The South Brunswick Square Mall is a ghost town — or ghost mall. But that’s no surprise. The mall, which is nearing 30 years in existence (it opened sometime in the mid- to late-’80s), has long had trouble keeping its storefronts filled.

I started writing about the shopping center in the early ’90s, when one of its many revolving anchors fled. The mall has been home to an array of failing medium-size box stores — Jamesway, Rickel, Channel — and a supermarket. Macy’s opened there temporarily, but didn’t last long. And this has stressed the smaller merchants, of which there have been more than can be remembered.

Home Depot, which opened about 10 years ago $, and Bob’s Discount Furniture are holding their own there now, but the food store closed and a new one is unlikely to move in, given the small space.
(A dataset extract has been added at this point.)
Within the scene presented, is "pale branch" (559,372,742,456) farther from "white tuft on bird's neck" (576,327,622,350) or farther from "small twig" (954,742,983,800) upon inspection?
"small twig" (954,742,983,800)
So, what to do? It’s not an easy question, but it is one with which the community must grapple. The market ultimately will determine what happens to the center, but allowing it to live in limbo for as long as it has creates real and potential impacts.

First, a shopping center with empty storefronts can be an attractive nuisance. We’re lucky that there are enough tenants right now to keep that from occurring, but vacancies do tend to breed vacancies, and so on.

There also are potential tax implications. Empty storefronts lead to tax appeals, which lead to a loss of revenue, both because the town has to pay back previously paid taxes and because the properties that appeal end up with lower bills going forward.

The appeals situation was so bad last year that the Township Council considered a revaluation — a massive enterprise. Appeals, of course, are likely to happen during economic downturns as real market value and assessed value diverge. But things are made worse when you have a property that is badly underutilized, as is the case with the mall.
My sense, as I said, is that we probably want to get ahead of the market forces that might otherwise determine the future of the mall. That doesn’t mean mandating what goes there, but looking at the zoning — signage, parking, allowable square footage — and trying to determine what will work best there. In the end, the mall may require a complete renovation — remember, Home Depot revamped the back end of the property to suit its needs. In fact, it may need a fresh start, as we are seeing with the Marketplace on Route 27.
I certainly don’t have the answers, but I would like to hear people asking the questions. So here goes: What would you like to see happen to the South Brunswick Square Mall?

And the ballot is cast

I just cast my ballot. I won’t say for whom, but it will say I voted against the bail reform question for open space and for the two Middlesex County questions — non-binding — calling for arts and women’s health funding.

I’m generally critical of the notion that voting is our only democratic responsibility, but it is incredibly important. The way our money is spent (not just how much, even though conservatives want to paint that as the only question, but on what), how our land and resources are used, and how are democracy functions all depend on who we elect AND on whether we force ourselves into the conversation the rest of the year.

So, if you haven’t cast a ballot, do so. And then get out there and hold accountable those we elect by showing up at meetings, calling their offices, protesting, writing — whatever it takes.